66- bis 86-jährige Senioren nehmen an Tanzprüfung teil

Tanzen hält den Körper fit

Unter Anleitung von Michaela Holderberg-Koch (rechts) wird eine letzte Generalprobe vor der großen Prüfungsabnahme angesetzt. Foto: Ina Zeppenfeld

„Mit 66 Jahren, da fängt das Leben an“, heißt es in einem von Udo Jürgens Liedern. Diese Aussage trifft auf die Teilnehmer von Michaela Holderberg-Kochs Senioren-Tanzgruppe definitiv zu.

Für zwölf von ihnen wurde es am vergangenen Samstag ernst: Die finale Tanzprüfung stand den 66- bis 86-jährigen Teilnehmern unmittelbar bevor.

Unter den strengen Augen eines Prüfers des Tanzssportverbandes NRW absolvierten die Teilnehmer ihr Abzeichen.
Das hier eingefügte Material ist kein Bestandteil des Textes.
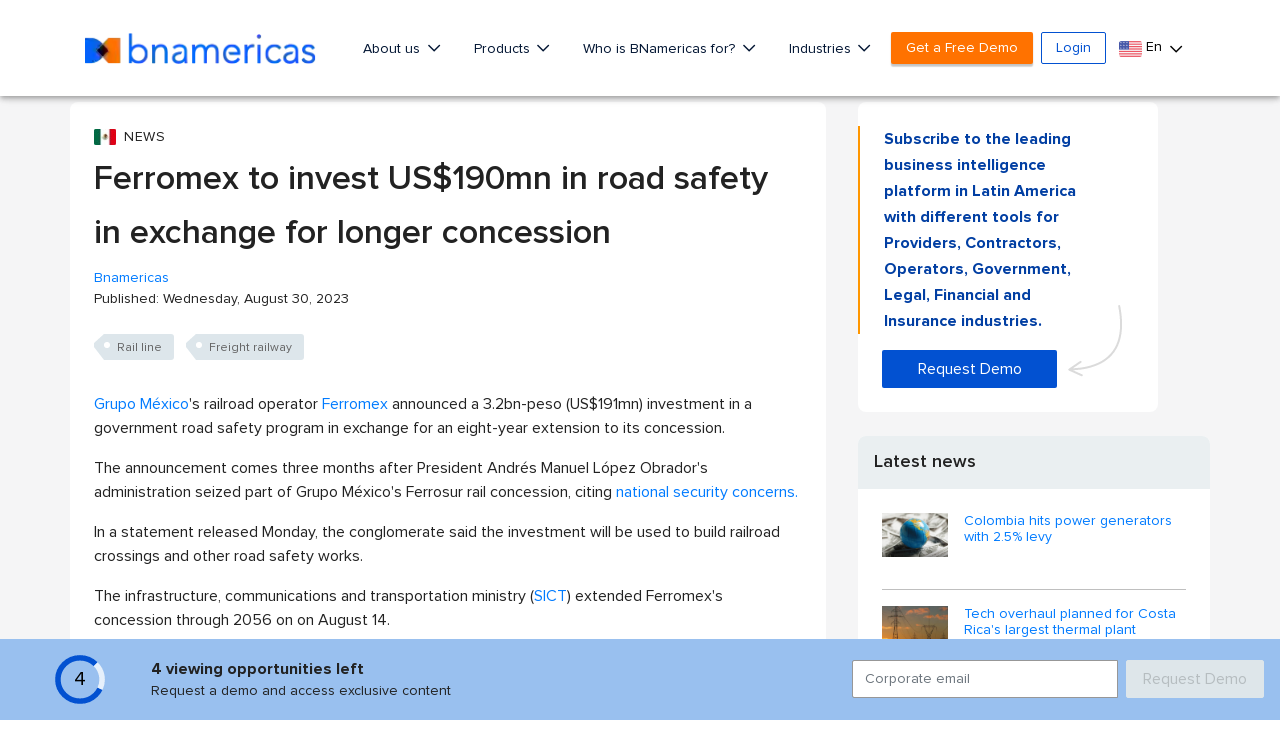

--- FILE ---
content_type: text/html; charset=utf-8
request_url: https://www.google.com/recaptcha/api2/aframe
body_size: 267
content:
<!DOCTYPE HTML><html><head><meta http-equiv="content-type" content="text/html; charset=UTF-8"></head><body><script nonce="c63m5QVxItEe2WV_7gbqOw">/** Anti-fraud and anti-abuse applications only. See google.com/recaptcha */ try{var clients={'sodar':'https://pagead2.googlesyndication.com/pagead/sodar?'};window.addEventListener("message",function(a){try{if(a.source===window.parent){var b=JSON.parse(a.data);var c=clients[b['id']];if(c){var d=document.createElement('img');d.src=c+b['params']+'&rc='+(localStorage.getItem("rc::a")?sessionStorage.getItem("rc::b"):"");window.document.body.appendChild(d);sessionStorage.setItem("rc::e",parseInt(sessionStorage.getItem("rc::e")||0)+1);localStorage.setItem("rc::h",'1769192837475');}}}catch(b){}});window.parent.postMessage("_grecaptcha_ready", "*");}catch(b){}</script></body></html>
Zuvor übten die Teilnehmer des „älteren Semesters“ über einen Zeitraum von einigen Wochen die verschiedenen Choreographien ein. Für das Bronze Abzeichen werden drei, für das Silber Abzeichen vier und für das Gold Abzeichen fünf aufeinanderfolgende Tänzer vorgeführt.

Choreographie, Haltung und Ausführung spielen dabei eine tragende Rolle. Besonders am Herzen liegt Michaela Holderberg-Koch, Leiterin der Tanzschule „Tanzklasse“, die Tatsache, dass die Prüfungen in der Gruppe abgelegt werden und niemals „solo“.
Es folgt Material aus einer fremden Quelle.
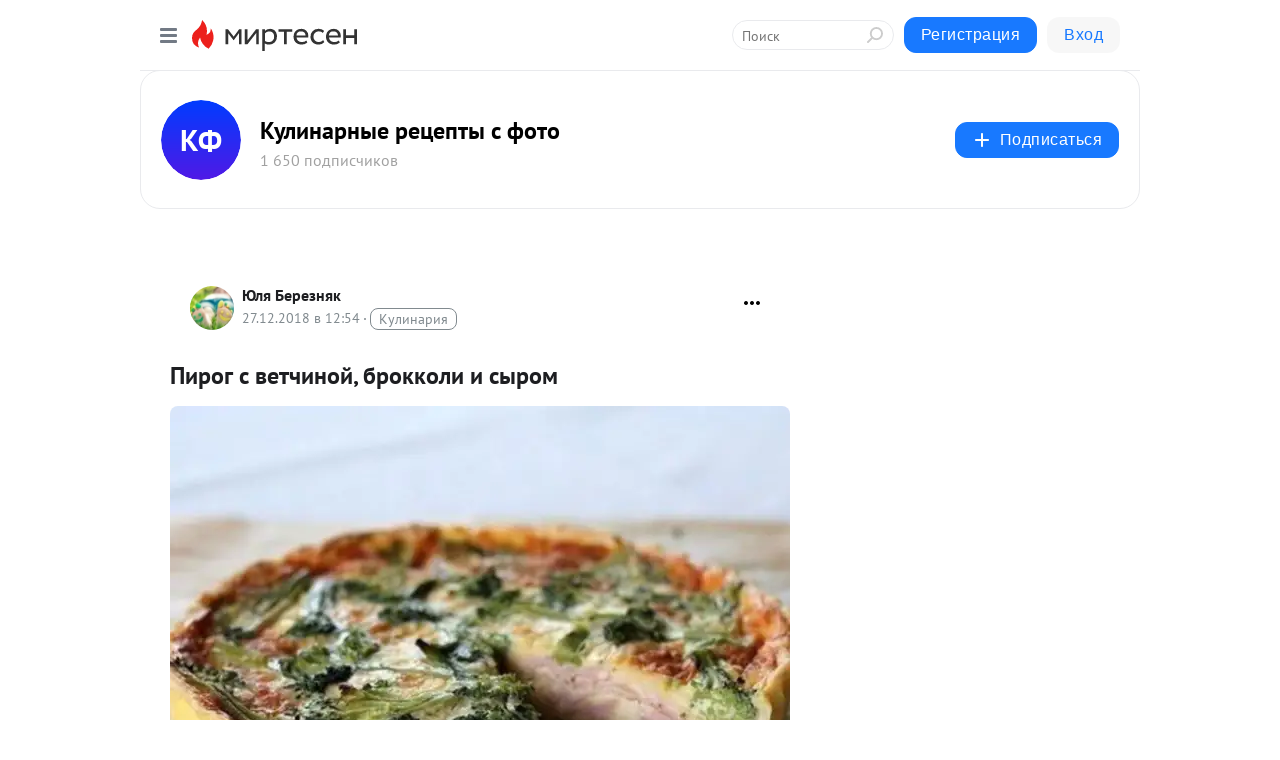

--- FILE ---
content_type: application/javascript;charset=UTF-8
request_url: https://exad.smi2.ru/jsapi?action=rtb_news&payload=EiRjMWRhNTBiNS1mZGFlLTQ2MjEtOTIyOS1iZjIyMjUyODE4MTUaQxCQwrHLBiIFcnVfUlUqDDMuMTM4LjExNy44MjABOiRiMzRmNmY4Zi1jOWRkLTQ1YmEtOGRkMS1jYjEwYzU0MWVkYjQiqAEIgAoQ0AUanwFNb3ppbGxhLzUuMCAoTWFjaW50b3NoOyBJbnRlbCBNYWMgT1MgWCAxMF8xNV83KSBBcHBsZVdlYktpdC81MzcuMzYgKEtIVE1MLCBsaWtlIEdlY2tvKSBDaHJvbWUvMTMxLjAuMC4wIFNhZmFyaS81MzcuMzY7IENsYXVkZUJvdC8xLjA7ICtjbGF1ZGVib3RAYW50aHJvcGljLmNvbSkqEQjkpAMaC21pcnRlc2VuLnJ1MugCCm1odHRwczovL2t1bGluYXJraW4ubWlydGVzZW4ucnUvYmxvZy80MzQwNDM1NTczMi9QaXJvZy1zLXZldGNoaW5veSwtYnJva2tvbGktaS1zeWlyb20_dXRtX3JlZmVycmVyPW1pcnRlc2VuLnJ1ElRodHRwczovL2t1bGluYXJraW4ubWlydGVzZW4ucnUvYmxvZy80MzQwNDM1NTczMi9QaXJvZy1zLXZldGNoaW5veSwtYnJva2tvbGktaS1zeWlyb20ioAHQn9C40YDQvtCzINGBINCy0LXRgtGH0LjQvdC-0LksINCx0YDQvtC60LrQvtC70Lgg0Lgg0YHRi9GA0L7QvCAtINCa0YPQu9C40L3QsNGA0L3Ri9C1INGA0LXRhtC10L_RgtGLINGBINGE0L7RgtC-IC0g0JzQtdC00LjQsNC_0LvQsNGC0YTQvtGA0LzQsCDQnNC40YDQotC10YHQtdC9QhoI9ZsGEgtzbG90XzEwMTg3NxgaIAJAAkjsBA
body_size: 73
content:
_jsapi_callbacks_._0({"response_id":"c1da50b5-fdae-4621-9229-bf2225281815","blocks":[{"block_id":101877,"tag_id":"slot_101877","items":[],"block_view_uuid":"","strategy_id":14}],"trace":[]});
„Die Erfolgserlebnisse sind in der Gruppe größer, niemand schämt sich oder wird bloßgestellt, alle müssen das Gleiche können und sind auf dem gleichen Level“, so die Leiterin.

Sechs Prüflinge weit über 80 Jahre

Bei den Senioren handelt es sich um wahrlich Junggebliebene, sechs der zwölf Prüflinge sind mittlerweile weit über 80 Jahre alt. Durch die Schrittkombinationen, die geforderte Koordination und die zahlreichen Choreographien werden Körper und Geist fit gehalten und wirken präventiv gegen die, meist typische, Vergesslichkeit im Alter.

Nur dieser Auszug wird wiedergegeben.